__Texto selecionado__
15 Abril 2026
Conflito no Irã prova como a questão do petróleo e do gás é sensível dos pontos de vista geopolítico e econômico, diz André Corrêa do Lago.
A informação é publicada por ClimaInfo, 14-04-2026.
Os preços do petróleo Brent, referência mundial, e WTI, referência estadunidense, caíram fortemente na 3ª feira (14/4), com investidores otimistas com um possível acordo entre Estados Unidos e Irã para o fim da guerra, segundo o Valor. Contudo, desde 28 de fevereiro, quando os ataques de EUA e Israel ao Irã começaram, esse otimismo é tão frágil quanto o recente cessar-fogo fechado há alguns dias.
Não à toa o barril do Brent, mesmo tendo caído 4,6% ontem, para US$ 94,79, continua bem acima dos US$ 65 de sua cotação média antes do conflito. Assim, a alta volatilidade do combustível fóssil – o Brent chegou a superar US$ 110 – e o estrangulamento do fornecimento jogaram por terra a suposta “segurança energética” associada ao petróleo.

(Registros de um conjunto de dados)
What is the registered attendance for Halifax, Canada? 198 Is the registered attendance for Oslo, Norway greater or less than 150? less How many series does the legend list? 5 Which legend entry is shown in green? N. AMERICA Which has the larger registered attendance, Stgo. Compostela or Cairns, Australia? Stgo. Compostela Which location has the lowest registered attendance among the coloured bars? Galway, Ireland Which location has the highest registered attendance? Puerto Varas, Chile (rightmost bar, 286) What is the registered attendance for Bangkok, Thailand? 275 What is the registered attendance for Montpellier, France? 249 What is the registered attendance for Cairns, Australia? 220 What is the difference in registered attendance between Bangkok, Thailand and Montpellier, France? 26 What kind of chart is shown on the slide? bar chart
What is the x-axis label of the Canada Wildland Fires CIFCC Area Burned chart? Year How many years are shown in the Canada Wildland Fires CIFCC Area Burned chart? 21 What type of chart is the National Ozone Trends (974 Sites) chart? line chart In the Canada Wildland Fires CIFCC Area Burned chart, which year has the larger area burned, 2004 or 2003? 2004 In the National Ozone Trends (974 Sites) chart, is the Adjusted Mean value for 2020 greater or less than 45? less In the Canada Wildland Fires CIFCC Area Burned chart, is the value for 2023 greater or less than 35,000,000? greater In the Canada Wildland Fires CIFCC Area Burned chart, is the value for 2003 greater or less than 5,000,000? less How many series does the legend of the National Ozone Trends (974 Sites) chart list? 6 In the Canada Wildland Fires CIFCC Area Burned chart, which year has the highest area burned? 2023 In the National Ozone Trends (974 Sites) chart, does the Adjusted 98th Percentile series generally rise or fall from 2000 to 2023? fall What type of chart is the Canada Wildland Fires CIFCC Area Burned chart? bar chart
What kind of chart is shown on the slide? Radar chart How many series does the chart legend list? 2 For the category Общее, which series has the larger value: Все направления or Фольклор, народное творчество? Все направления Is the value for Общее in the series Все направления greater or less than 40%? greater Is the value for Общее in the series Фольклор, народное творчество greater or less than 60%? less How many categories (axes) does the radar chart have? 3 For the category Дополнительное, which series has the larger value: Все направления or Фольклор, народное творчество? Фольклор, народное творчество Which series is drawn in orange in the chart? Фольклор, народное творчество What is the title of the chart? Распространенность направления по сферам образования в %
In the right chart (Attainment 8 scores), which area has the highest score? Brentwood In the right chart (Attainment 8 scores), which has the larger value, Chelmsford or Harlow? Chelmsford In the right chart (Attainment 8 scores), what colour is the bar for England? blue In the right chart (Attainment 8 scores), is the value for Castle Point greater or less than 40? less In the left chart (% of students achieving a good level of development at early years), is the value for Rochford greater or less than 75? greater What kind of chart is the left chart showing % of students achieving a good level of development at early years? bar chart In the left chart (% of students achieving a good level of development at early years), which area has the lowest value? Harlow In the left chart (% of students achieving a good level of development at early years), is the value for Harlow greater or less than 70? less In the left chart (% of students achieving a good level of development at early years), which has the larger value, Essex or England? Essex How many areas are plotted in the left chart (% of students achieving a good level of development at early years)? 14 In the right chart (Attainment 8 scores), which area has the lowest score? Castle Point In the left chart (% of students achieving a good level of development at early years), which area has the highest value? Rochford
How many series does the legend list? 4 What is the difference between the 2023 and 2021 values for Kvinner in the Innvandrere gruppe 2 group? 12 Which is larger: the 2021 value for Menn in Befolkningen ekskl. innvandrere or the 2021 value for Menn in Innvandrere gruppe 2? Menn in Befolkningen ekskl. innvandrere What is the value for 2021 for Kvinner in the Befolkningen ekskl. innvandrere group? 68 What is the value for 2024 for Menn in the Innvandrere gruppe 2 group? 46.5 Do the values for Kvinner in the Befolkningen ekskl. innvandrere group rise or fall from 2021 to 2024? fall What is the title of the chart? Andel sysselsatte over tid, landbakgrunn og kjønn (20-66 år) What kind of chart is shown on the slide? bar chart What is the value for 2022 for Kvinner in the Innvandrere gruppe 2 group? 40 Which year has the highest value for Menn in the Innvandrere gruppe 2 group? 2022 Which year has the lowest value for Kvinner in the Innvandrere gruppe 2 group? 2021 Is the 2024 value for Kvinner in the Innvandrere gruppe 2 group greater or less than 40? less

__Faça o seguinte__
[A] No texto sobre o preço do petróleo, copie o trecho que começa em "15 Abril 2026" e vai até "Corrêa do Lago.", trocando "petróleo" por "carvão".
[B] De acordo com o texto sobre o preço do petróleo, qual era a cotação média do barril do Brent antes do conflito?
[C] Diga se cada frase abaixo está de acordo com o texto sobre o preço do petróleo, respondendo sim ou não e citando as palavras do texto que decidem:
(i) O barril do Brent chegou a passar de US$ 110.
(ii) Os ataques de EUA e Israel ao Irã começaram em 28 de março.
(iii) O WTI é a referência mundial para o preço do petróleo.

__Lista de respostas__
[A]
15 Abril 2026
Conflito no Irã prova como a questão do carvão e do gás é sensível dos pontos de vista geopolítico e econômico, diz André Corrêa do Lago.

[B] US$ 65.

[C]
(i) Sim: "o Brent chegou a superar US$ 110".
(ii) Não: "desde 28 de fevereiro, quando os ataques de EUA e Israel ao Irã começaram".
(iii) Não: "WTI, referência estadunidense".